[[ Available data, beginning ]]

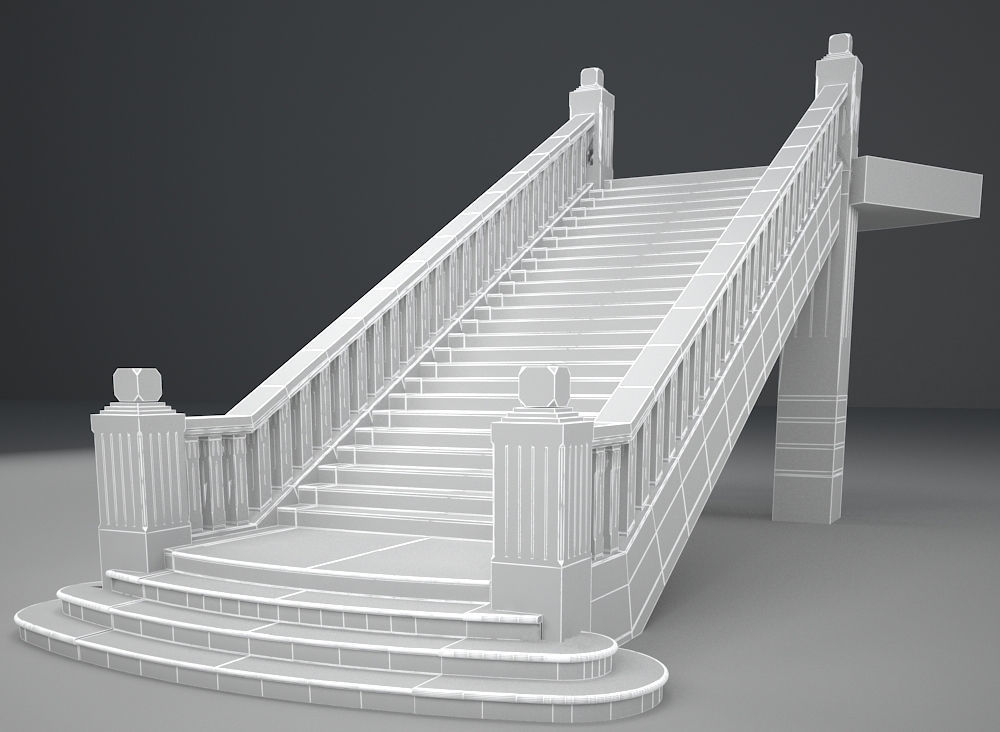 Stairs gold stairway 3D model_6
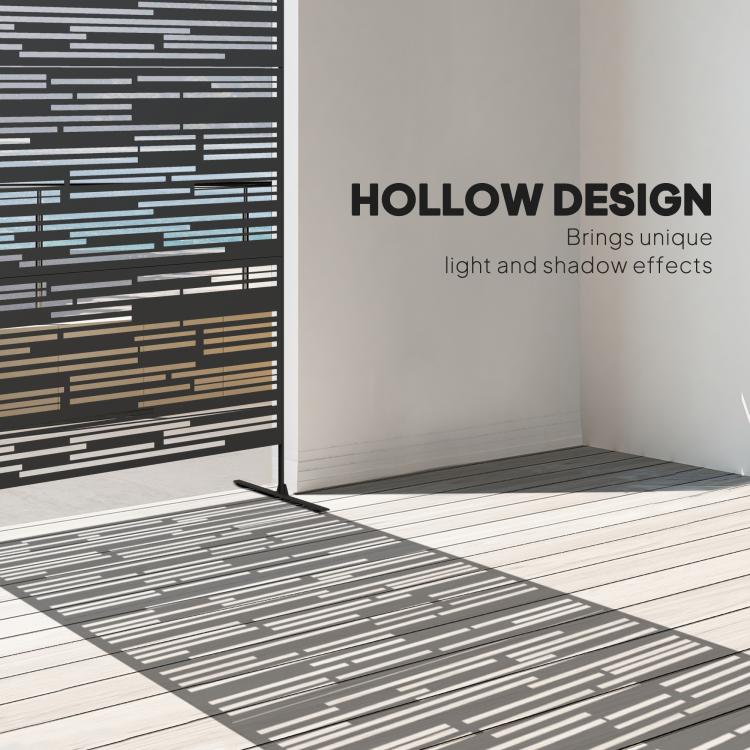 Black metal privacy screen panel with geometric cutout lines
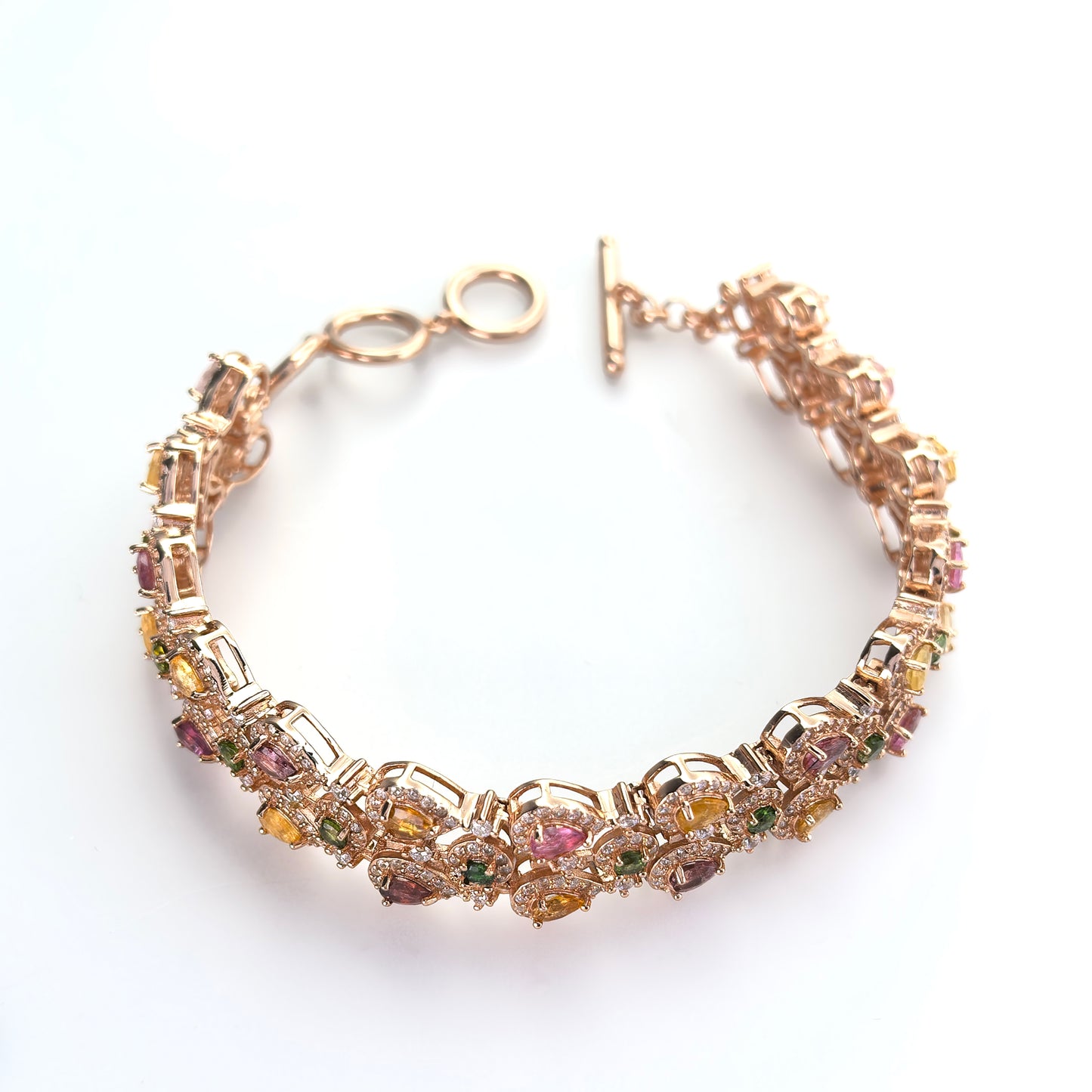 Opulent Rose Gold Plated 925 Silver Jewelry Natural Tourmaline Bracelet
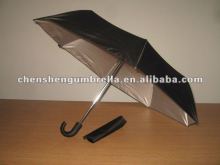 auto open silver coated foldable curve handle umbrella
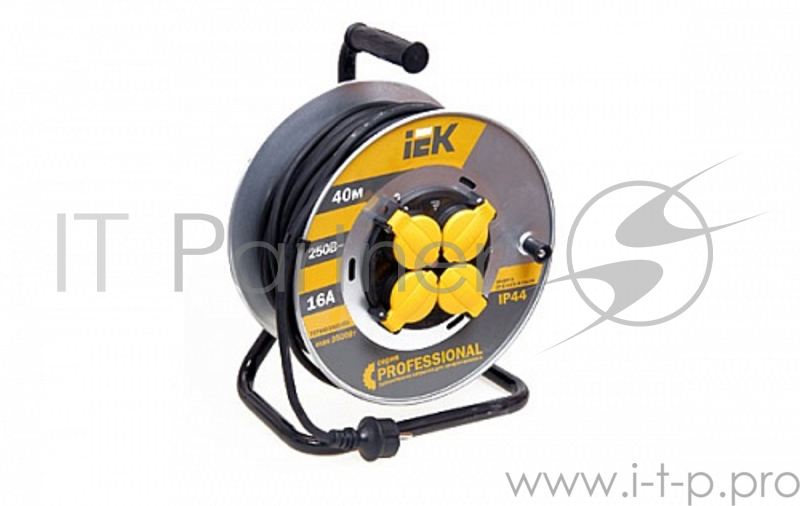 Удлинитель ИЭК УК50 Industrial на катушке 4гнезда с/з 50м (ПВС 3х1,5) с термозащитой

[[ Available data, end ]]

May I have only the lines from the start of the data through the line containing "auto open silver", both included, reproduced exactly and without the pictures?

**Answer to the exercise**
 Stairs gold stairway 3D model_6
 Black metal privacy screen panel with geometric cutout lines
 Opulent Rose Gold Plated 925 Silver Jewelry Natural Tourmaline Bracelet
 auto open silver coated foldable curve handle umbrella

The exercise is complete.